◆ **Tarea indicada 1**
Según el texto sobre la defensoría pública en Jalisco, ¿a qué institución se le atribuye la defensoría pública en esa entidad?
◆ **Tarea indicada 2**
Transcribe del texto sobre la defensoría pública en Jalisco el fragmento que empieza con las palabras que contienen "Estos datos estadísticos" y termina con "defensoría pública especializada.".

◆ **Texto seleccionado**
---+---

Sobre su actividad económica y ocupación tenemos datos muy puntuales: su condición de ocupación es catalogada como ocupada en un 99% y el 62.5% de las personas indígenas en Jalisco se dedican como actividad económica preponderante al sector terciario.6 Es decir, tienen actividades relacionadas con la prestación de servicios creativos, y no así en actividades primarias, como lo es en el promedio nacional.
Y aunque estas cifras aparentan ser alentadoras, aún hay mucha desigualdad que debe ser paliada. En nuestro Estado el 53% de los indígenas tienen un nivel de ingreso que oscila entre la categoría sin ingresos hasta los que perciben menos de 2 salarios mínimos diarios.
Estos datos estadísticos muestran, en principio, una baja densidad poblacional indígena en Jalisco que no justificaría la implementación de una política firme para erigir una defensoría pública especializada.
Sin embargo, creo que las políticas públicas no deben guiarse únicamente por datos cuantitativos, sino también por la vocación de alcanzar mejores estándares cuantitativos. Por eso el gobierno estatal debiera cubrir las deficiencias en que están sumidos el pueblo indígena y beneficiarlos mediante una defensoría ex profeso. Basta ya de que sean agrupaciones pro bono o miembros de iniciativas ciudadanas quienes se ocupen de defender a los grupos marginados. El Estado mismo debe ser partícipe en paliar las arbitrariedades que, por acción u omisión, sus agentes generan.
V. Defensoría pública minimalista: trascendamos de la materia penal
En nuestra entidad la institución de la defensoría pública es atribuida a la Procuraduría Social, dependiente del Poder Ejecutivo.7 La ley orgánica de este órgano escinde su labor en tres ejes: defensoría de oficio (inherente a la materia penal y familiar), representación social (apersonamiento de los intereses de toda la sociedad –aun con lo problemático que es identificar a cuáles intereses se refiere) y servicios jurídicos asistenciales.8
Interesa avocarnos al aspecto de la defensoría de oficio, institución jurídica que nació junto a los sistemas acusatorios penal ( García Ramírez, 2004 ). Al eliminar el régimen bárbaro de la venganza privada, el Estado a través de un fiscal recibe el reclamo social, lo investiga y luego lo traslada a un juzgador para sostener la acusación y pedir la materialización del ius puniendi. Tal acusación se atempera por el obrar mismo del Estado, ahora a través de un defensor público, quien consigue una igualdad de armas a la luz de un proceso autónomo e imparcial. Por eso nadie puede ser juzgado en ausencia del acompañamiento de alguien que despliegue una estrategia que equilibre la acusación.

---+---

◆ **Listado de registros**
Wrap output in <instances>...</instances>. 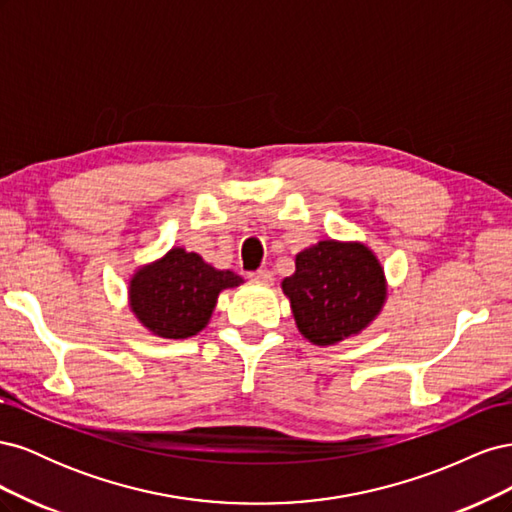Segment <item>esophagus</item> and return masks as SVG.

---+---

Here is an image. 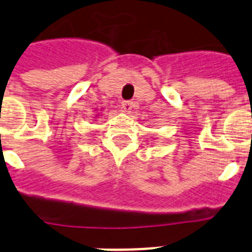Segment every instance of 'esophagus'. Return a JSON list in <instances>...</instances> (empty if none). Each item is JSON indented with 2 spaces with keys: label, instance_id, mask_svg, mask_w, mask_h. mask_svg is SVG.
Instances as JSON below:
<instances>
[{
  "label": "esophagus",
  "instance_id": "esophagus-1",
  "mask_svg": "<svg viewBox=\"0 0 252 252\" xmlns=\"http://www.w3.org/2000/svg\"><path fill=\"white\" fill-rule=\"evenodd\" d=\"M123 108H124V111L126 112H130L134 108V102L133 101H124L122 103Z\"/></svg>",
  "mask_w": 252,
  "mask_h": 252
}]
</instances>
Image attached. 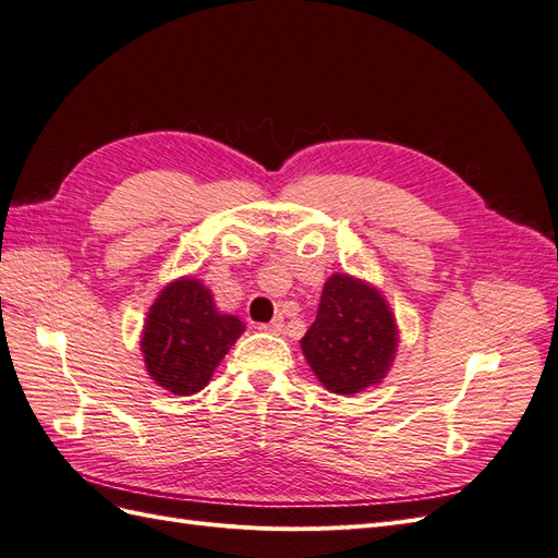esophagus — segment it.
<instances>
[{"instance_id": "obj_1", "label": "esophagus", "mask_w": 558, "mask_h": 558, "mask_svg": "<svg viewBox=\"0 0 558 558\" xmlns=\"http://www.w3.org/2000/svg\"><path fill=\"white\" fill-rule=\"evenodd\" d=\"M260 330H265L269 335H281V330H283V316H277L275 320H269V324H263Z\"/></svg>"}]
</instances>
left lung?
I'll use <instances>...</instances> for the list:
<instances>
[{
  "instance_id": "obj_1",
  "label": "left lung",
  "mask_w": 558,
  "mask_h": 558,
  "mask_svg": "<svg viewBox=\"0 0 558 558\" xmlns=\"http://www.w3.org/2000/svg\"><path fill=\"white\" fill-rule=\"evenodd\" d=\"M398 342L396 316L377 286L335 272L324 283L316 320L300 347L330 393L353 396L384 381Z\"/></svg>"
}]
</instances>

---+---

◆ **Respuesta completa 1**
A la Procuraduría Social, dependiente del Poder Ejecutivo.

◆ **Respuesta completa 2**
Estos datos estadísticos muestran, en principio, una baja densidad poblacional indígena en Jalisco que no justificaría la implementación de una política firme para erigir una defensoría pública especializada.